(Records contained in a dataset)
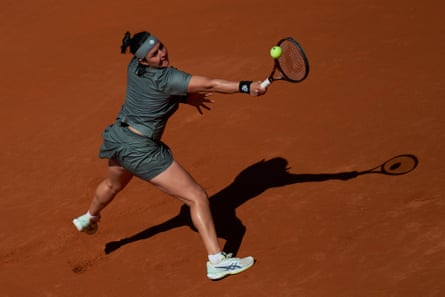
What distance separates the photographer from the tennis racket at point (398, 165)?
311 inches

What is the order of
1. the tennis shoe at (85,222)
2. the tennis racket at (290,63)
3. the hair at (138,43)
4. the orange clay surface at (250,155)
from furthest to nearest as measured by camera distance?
the tennis shoe at (85,222)
the orange clay surface at (250,155)
the tennis racket at (290,63)
the hair at (138,43)

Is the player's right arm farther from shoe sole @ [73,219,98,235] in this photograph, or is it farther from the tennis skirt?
shoe sole @ [73,219,98,235]

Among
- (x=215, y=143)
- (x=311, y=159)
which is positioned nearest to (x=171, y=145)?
(x=215, y=143)

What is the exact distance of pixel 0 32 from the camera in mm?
12852

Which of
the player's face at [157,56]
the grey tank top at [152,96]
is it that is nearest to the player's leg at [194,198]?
the grey tank top at [152,96]

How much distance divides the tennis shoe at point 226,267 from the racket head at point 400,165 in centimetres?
196

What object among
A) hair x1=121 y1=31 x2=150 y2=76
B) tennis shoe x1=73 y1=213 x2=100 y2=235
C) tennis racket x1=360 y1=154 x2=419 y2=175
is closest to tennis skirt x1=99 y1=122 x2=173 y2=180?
hair x1=121 y1=31 x2=150 y2=76

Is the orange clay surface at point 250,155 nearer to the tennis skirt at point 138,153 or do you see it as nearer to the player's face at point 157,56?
the tennis skirt at point 138,153

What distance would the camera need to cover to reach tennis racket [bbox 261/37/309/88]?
6.65 m

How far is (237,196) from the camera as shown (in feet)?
26.7

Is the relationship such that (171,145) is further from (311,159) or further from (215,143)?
(311,159)

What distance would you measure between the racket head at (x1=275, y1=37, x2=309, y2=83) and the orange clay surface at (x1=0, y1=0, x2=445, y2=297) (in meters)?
1.49

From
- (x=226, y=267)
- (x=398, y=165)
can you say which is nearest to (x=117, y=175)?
(x=226, y=267)

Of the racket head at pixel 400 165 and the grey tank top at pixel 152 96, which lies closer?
the grey tank top at pixel 152 96
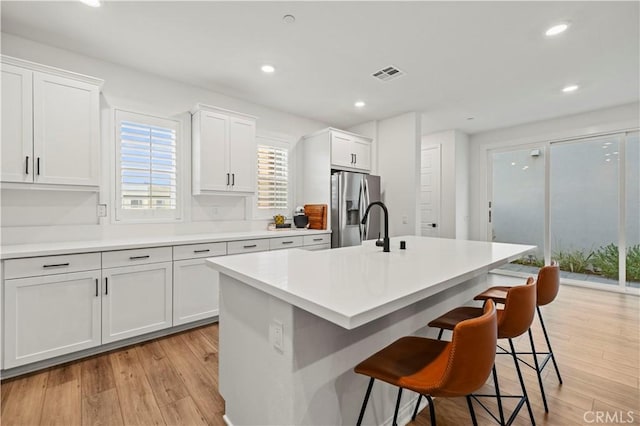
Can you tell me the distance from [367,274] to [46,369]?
8.61 ft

Stated goal
Please output exactly the lines from the line containing "Is the orange" through the last line of the records above, both included, and leave out any pictures.

Exercise solution
Is the orange clay surface at point 250,155 nearer to the tennis skirt at point 138,153 or do you see it as nearer to the player's face at point 157,56?
the tennis skirt at point 138,153

What distance would the camera need to cover to reach tennis racket [bbox 261/37/309/88]?
6.65 m

How far is (237,196) from the camera as shown (in feet)?
26.7

Is the relationship such that (171,145) is further from (311,159) or further from (215,143)?
(311,159)

What distance would you measure between the racket head at (x1=275, y1=37, x2=309, y2=83) and the orange clay surface at (x1=0, y1=0, x2=445, y2=297) (in meters)?
1.49

From
- (x=226, y=267)
- (x=398, y=165)
can you say which is nearest to (x=117, y=175)?
(x=226, y=267)

Of the racket head at pixel 400 165 and the grey tank top at pixel 152 96, which lies closer?
the grey tank top at pixel 152 96
Can you tell me the distance from [367,274] to [46,369]?
8.61 ft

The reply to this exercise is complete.